### TASK DIRECTIONS
Copy the entries word for word, from the line containing "Is it the case" down to the end of the entries.

### INFORMATION SUPPLIED
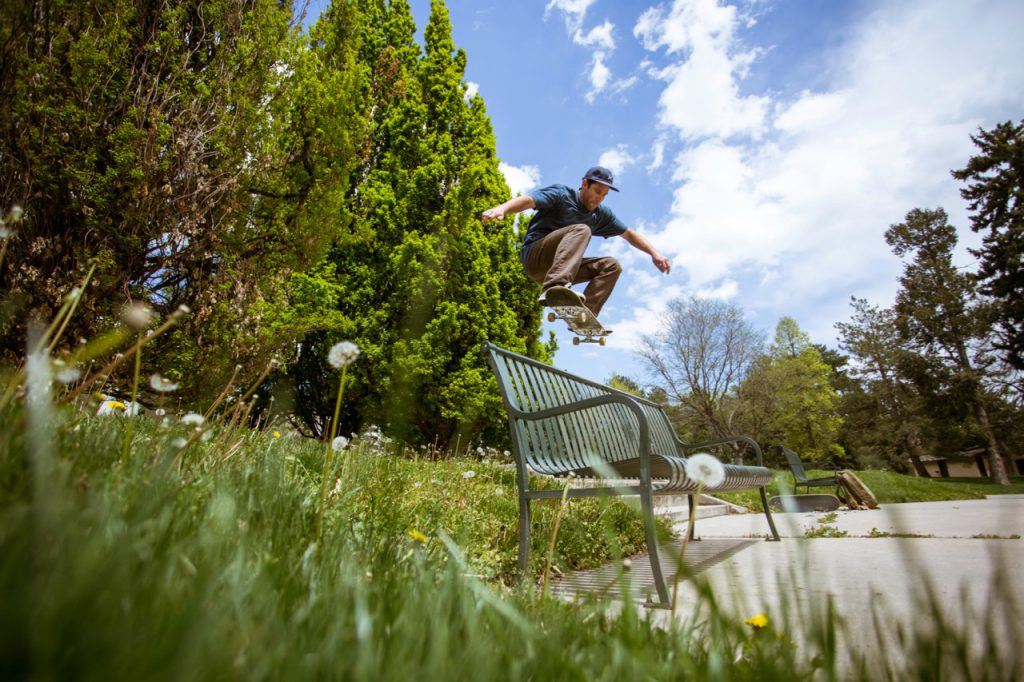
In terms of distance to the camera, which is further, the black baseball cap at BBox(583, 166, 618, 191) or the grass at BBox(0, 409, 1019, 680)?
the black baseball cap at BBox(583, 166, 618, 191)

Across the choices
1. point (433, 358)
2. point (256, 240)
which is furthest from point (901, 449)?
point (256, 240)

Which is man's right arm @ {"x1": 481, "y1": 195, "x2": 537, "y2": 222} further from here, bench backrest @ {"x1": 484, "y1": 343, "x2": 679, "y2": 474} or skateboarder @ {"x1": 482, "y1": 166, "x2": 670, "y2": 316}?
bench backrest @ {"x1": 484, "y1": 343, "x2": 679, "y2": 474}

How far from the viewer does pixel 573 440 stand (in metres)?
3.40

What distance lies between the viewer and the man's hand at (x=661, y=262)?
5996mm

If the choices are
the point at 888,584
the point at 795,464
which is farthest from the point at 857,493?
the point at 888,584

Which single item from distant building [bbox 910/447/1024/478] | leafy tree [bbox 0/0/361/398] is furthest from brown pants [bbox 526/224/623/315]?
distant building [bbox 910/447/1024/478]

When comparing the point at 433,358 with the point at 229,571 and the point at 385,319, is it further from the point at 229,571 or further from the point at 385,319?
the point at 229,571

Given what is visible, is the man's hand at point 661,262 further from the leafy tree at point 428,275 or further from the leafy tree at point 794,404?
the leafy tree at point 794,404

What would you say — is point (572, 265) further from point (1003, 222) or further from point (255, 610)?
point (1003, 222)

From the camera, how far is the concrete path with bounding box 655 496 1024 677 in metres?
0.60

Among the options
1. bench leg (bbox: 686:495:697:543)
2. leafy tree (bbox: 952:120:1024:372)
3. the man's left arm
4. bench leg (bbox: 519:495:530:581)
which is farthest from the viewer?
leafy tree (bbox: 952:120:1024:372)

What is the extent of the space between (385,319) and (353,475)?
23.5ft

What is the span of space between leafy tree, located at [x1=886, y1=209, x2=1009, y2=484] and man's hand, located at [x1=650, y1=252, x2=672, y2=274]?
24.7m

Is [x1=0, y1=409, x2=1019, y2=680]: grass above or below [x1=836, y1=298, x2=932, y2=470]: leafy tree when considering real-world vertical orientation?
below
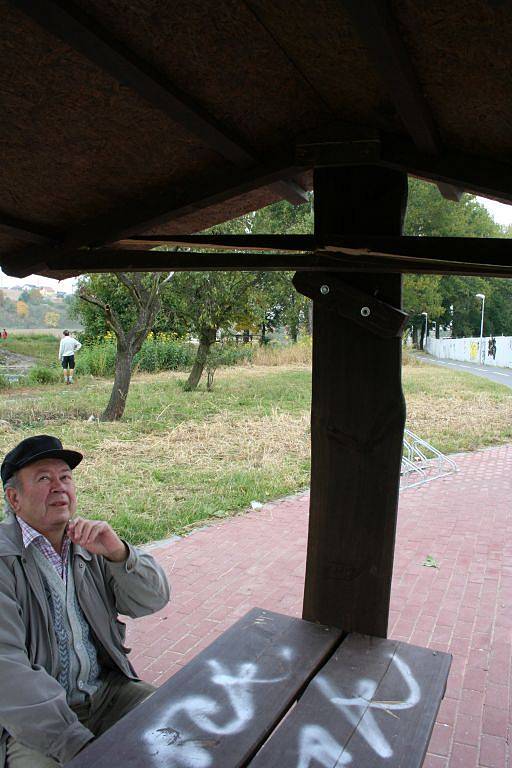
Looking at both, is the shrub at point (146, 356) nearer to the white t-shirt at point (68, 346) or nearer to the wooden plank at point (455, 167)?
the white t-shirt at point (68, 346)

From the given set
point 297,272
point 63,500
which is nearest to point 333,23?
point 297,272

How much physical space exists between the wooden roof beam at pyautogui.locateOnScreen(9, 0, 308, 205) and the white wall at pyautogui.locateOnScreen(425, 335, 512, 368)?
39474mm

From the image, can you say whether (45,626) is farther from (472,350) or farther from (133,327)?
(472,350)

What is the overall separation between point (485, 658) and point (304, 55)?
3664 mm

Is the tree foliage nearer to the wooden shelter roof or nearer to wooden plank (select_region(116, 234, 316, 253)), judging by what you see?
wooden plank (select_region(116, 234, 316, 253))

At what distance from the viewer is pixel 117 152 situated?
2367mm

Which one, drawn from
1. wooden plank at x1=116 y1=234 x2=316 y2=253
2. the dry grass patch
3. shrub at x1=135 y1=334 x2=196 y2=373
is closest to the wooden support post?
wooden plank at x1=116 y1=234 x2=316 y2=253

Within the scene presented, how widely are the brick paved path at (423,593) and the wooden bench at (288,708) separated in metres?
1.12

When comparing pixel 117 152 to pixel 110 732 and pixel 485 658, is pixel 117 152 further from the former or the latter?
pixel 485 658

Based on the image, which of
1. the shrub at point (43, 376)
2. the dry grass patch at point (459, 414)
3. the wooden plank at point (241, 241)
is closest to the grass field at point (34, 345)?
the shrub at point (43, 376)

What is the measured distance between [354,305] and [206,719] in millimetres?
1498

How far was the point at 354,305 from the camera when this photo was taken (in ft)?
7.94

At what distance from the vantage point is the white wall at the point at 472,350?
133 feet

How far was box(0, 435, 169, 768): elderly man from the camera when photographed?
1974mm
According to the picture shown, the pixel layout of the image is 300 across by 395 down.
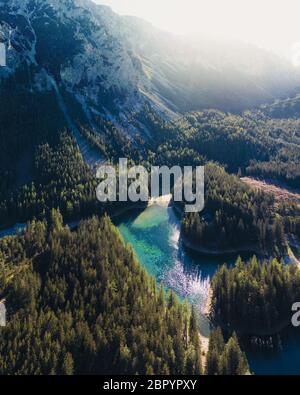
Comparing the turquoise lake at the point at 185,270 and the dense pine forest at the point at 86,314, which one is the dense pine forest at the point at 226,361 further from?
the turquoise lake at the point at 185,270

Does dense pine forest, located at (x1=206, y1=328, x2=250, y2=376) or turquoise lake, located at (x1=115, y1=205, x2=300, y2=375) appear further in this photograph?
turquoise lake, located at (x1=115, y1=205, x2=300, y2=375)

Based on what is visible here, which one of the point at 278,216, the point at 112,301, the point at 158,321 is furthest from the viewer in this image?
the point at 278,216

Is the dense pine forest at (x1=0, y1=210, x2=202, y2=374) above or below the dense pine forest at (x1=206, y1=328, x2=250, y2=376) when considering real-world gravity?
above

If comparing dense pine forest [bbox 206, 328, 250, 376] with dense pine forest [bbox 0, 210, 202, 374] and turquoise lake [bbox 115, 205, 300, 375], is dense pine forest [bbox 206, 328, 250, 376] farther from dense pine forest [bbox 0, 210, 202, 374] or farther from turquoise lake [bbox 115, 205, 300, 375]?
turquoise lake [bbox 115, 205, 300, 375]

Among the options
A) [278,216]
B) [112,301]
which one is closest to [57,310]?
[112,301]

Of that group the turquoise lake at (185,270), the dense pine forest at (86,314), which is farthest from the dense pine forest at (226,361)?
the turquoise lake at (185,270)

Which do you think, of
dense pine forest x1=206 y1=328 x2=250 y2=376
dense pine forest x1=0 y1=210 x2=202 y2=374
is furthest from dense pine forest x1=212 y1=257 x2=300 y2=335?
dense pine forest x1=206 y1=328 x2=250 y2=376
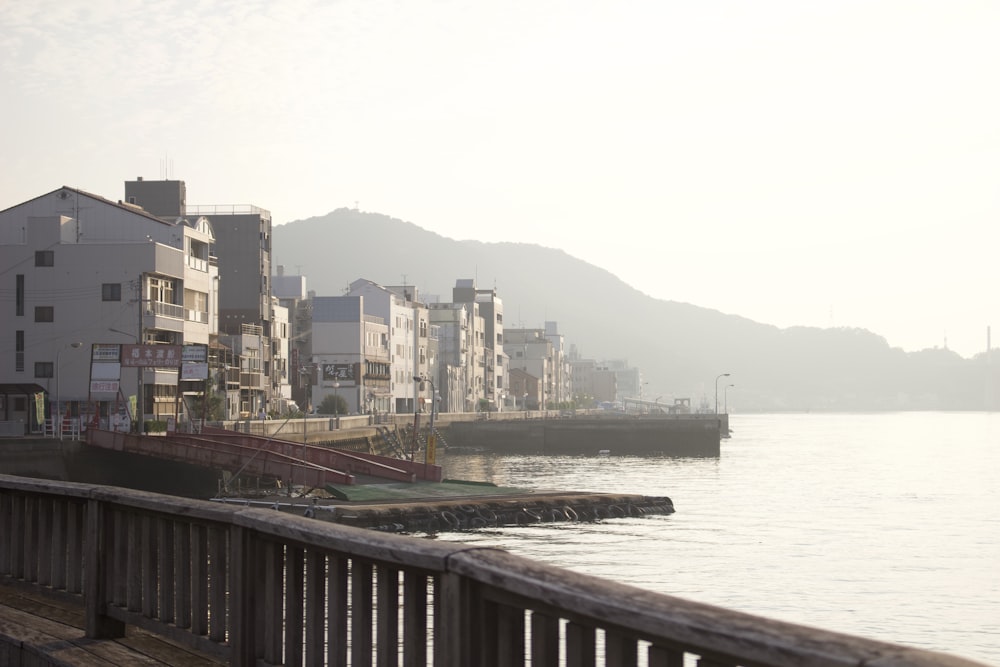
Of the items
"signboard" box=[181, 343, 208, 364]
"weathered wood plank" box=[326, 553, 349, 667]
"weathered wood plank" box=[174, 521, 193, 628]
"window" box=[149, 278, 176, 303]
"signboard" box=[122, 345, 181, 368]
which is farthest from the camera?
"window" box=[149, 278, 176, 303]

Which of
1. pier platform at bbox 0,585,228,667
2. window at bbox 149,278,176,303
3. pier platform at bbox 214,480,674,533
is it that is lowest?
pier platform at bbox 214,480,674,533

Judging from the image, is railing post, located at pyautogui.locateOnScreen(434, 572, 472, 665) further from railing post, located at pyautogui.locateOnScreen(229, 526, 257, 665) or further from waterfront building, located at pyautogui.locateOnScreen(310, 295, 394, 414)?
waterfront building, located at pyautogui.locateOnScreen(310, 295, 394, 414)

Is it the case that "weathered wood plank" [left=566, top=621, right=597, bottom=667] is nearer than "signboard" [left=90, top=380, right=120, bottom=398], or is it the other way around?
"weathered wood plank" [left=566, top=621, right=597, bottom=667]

### ANSWER TO THIS EXERCISE
Is it the case that "weathered wood plank" [left=566, top=621, right=597, bottom=667] is nearer than "signboard" [left=90, top=380, right=120, bottom=398], or is it the other way around?
"weathered wood plank" [left=566, top=621, right=597, bottom=667]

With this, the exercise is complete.